• _Tasks for this exercise_
#1 Answer these questions from the About Us page text:
(a) At which university is Liv Nilsson Stutz a professor?
(b) Which publisher is listed for The Archaeology of Improvement?
(c) At which university does Rita Peyroteo Stjerna currently hold a researcher position?
#2 For each statement, decide whether it agrees with the About Us page text. Answer yes or no and quote the words of the text that settle it.
(a) Sarah Tarlow is Professor of Historical Archaeology at the University of Leicester.
(b) Rita Peyroteo Stjerna worked in Uppsala from 2016 to 2022.
(c) The Oxford Handbook of the Archaeology of Death and Burial was published in 2015.
#3 Carry on the About Us page text, starting after its last sentence.

• _Page text_
☆ ☆ ☆ ☆
About Us

Liv Nilsson Stutz

Liv Nilsson Stutz is a bio-archaeologist and a professor in archaeology at Linnaeus University in Sweden. Her research has focused on different aspects of burial archaeology, including archaeothanatology, body theory, and ritual theory and she has developed new approaches to synchronising archaeological methods and theory, as exemplified in her analysis of burials from prehistory. She has been active in debates on multi- and transdisciplinarity in archaeology. She has also done extensive research on the repatriation and reburial debates and published broadly on the topic. She is a member of the Linnaeus University Centre for Concurrences in Colonial and Postcolonial Studies and the Archaeothanatology Working Group. Together with Sarah Tarlow she has edited the Oxford Handbook of the Archaeology of Death and Burial (2013).

Sarah Tarlow

Sarah Tarlow is Professor of Historical Archaeology at the University of Leicester. Her interests are in the archaeology of death and burial in post-medieval Britain and Ireland. She has also published extensively on archaeological ethics, the archaeology of emotion, post-medieval archaeology, and the archaeology of the body. Her books include, among others, Bereavement and Commemoration: an archaeology of Mortality (Blackwell 1999), The Archaeology of Improvement (CUP 2007), A Fine and Private place (Leicester 2012), Ritual Belief and the Dead Body in Early Modern Britain and Ireland (CUP 2011), The Archaeology of Death and Burial in Postmedieval Europe (De Gruyter 2015), The Golden and Ghoulish Age of the Gibbet in Britain (Palgrave 2017) and most recently, with Emma Battell Lowman, Harnessing the Power of the Criminal Corpse (Palgrave 2018).

Rita Peyroteo Stjerna

Rita Peyroteo Stjerna is a bioarchaeologist specialized on mortuary archaeology, trained in ancient DNA, radiocarbon and stable isotopes, and archaeothanatology. She is experienced in archaeological research using museum collections and has worked with human remains in museums since 2011 in Europe, Africa, and Southeast Asia. Her PhD, Death in the Mesolithic, focused on the role of mortuary ritual practice in Mesolithic hunter-gatherers. She continued her research on hunter-gatherers at the Ancient DNA Laboratory at the Human Evolution Programme in Uppsala (2016-2022), where she also directed the Biomolecular Archaeology Course. Currently, she holds a researcher position with the NEOSEA ERC StG at the University of Gothenburg, investigating the origins of Megalithism in Europe. She is a researcher with the Ethical Entanglements project since November 2022.
☆ ☆ ☆ ☆
• _Dataset excerpts_
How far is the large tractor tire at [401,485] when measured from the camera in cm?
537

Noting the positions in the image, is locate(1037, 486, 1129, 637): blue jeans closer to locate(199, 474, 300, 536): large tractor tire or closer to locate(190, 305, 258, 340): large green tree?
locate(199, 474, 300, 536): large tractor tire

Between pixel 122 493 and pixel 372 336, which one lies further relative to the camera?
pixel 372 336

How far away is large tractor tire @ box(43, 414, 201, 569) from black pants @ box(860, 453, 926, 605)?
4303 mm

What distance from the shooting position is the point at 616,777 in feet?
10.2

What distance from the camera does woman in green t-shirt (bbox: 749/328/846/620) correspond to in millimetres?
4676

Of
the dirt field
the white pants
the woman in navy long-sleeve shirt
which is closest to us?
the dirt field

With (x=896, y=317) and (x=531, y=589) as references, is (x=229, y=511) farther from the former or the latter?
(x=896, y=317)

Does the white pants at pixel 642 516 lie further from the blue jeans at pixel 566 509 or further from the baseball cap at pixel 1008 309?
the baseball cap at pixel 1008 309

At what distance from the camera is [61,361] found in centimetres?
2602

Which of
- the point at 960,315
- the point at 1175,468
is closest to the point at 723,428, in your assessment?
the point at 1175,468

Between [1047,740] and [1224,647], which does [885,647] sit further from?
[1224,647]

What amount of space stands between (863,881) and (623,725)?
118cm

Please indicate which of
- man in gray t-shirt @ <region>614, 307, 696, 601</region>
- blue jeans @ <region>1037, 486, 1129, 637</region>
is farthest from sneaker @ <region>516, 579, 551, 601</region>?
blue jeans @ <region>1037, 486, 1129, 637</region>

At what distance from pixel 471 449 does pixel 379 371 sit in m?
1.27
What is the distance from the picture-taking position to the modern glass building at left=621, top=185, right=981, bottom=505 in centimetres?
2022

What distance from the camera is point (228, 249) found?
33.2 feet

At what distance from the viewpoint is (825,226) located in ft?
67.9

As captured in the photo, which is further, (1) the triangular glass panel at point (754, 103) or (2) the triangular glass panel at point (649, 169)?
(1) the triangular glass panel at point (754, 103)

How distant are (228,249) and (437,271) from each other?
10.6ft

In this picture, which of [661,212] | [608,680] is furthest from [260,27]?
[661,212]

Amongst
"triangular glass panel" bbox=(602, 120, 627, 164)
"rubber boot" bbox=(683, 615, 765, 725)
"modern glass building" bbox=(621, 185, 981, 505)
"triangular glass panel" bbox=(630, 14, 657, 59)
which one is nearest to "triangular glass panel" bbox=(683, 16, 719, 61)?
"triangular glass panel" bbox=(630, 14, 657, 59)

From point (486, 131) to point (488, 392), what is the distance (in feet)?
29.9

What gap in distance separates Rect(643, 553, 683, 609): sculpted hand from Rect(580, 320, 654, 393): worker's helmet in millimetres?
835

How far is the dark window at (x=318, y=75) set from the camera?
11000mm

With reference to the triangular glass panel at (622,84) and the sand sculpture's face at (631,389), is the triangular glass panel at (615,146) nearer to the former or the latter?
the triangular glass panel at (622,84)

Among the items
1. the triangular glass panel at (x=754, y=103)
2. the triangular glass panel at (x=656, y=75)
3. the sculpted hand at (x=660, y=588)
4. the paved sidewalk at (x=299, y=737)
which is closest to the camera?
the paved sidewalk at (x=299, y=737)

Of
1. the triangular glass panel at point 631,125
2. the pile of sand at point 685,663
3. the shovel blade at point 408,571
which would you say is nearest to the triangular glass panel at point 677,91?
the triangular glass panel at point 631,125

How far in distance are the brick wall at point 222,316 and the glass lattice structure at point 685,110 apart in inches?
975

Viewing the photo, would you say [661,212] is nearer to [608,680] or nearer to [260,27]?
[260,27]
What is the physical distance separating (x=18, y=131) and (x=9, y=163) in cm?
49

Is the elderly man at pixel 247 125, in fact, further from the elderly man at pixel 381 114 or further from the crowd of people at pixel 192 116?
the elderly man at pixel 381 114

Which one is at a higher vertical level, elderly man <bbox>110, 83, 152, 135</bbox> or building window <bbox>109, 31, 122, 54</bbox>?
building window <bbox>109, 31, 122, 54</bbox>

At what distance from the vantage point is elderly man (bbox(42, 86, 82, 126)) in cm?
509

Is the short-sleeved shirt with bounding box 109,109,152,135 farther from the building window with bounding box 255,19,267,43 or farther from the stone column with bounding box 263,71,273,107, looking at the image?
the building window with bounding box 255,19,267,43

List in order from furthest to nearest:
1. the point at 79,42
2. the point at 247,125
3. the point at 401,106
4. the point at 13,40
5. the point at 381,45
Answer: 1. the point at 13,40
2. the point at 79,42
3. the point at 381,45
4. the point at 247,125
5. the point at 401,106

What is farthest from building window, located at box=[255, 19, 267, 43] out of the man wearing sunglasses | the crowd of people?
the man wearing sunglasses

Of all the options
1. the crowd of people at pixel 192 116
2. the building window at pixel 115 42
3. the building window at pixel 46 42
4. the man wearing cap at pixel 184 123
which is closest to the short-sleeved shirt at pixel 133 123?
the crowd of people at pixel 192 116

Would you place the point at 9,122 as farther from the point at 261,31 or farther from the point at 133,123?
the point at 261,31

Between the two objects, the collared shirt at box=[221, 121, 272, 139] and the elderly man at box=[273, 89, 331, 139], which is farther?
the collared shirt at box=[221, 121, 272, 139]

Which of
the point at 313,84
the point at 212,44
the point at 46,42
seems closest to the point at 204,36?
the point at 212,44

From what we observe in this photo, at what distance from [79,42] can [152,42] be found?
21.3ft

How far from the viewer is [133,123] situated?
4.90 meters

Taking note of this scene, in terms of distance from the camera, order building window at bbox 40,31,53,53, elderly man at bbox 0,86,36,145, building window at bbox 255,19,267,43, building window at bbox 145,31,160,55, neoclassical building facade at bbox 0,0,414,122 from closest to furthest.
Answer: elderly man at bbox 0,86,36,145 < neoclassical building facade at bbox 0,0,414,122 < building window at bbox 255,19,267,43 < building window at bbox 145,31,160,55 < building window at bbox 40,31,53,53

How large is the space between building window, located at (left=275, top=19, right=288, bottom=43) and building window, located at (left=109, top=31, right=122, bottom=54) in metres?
☆ ☆ ☆ ☆
• _Answers by task_
#1
(a) Linnaeus University in Sweden.
(b) CUP.
(c) The University of Gothenburg.

#2
(a) Yes: "Sarah Tarlow is Professor of Historical Archaeology at the University of Leicester."
(b) Yes: "at the Ancient DNA Laboratory at the Human Evolution Programme in Uppsala (2016-2022)"
(c) No: "the Oxford Handbook of the Archaeology of Death and Burial (2013)"

#3
Hayley Mickleburgh

Hayley L. Mickleburgh is an archaeologist with research interests in forensic archaeology, forensic taphonomy, the archaeology of death and burial, and the use of 3D visualization methods for research and education. Her recent research has focused on the use of actualistic forensic taphonomy and digital 3D reconstruction and simulation in the study of (forensic) archaeological human burials. She has conducted a number of actualistic experiments on human decomposition at the Forensic Anthropology Center at Texas State University (FACTS), and continues to develop experiments to improve the documentation and interpretation of forensic and archaeological (mass) graves.

She holds a PhD in archaeology, and is a certified forensic facial reconstruction artist as well as a Maxon certified 3D producer (3D modelling and animation). Hayley is also member of the council of the British Association for Human Identification (BAHID), president of the Netherlands Association for Physical Anthropology (NVFA), and listed as forensic archaeologist in the National Expertise databank of the Dutch Police Academy. Find out more about Hayley and her research here.

Hayley was an active collaborator in Ethical Entanglements from January 2022 to July 2022, when she left the project for her new position as Assistant Professor at the University of Amsterdam. She continues to contribute to our work with feedback and through co-authorships.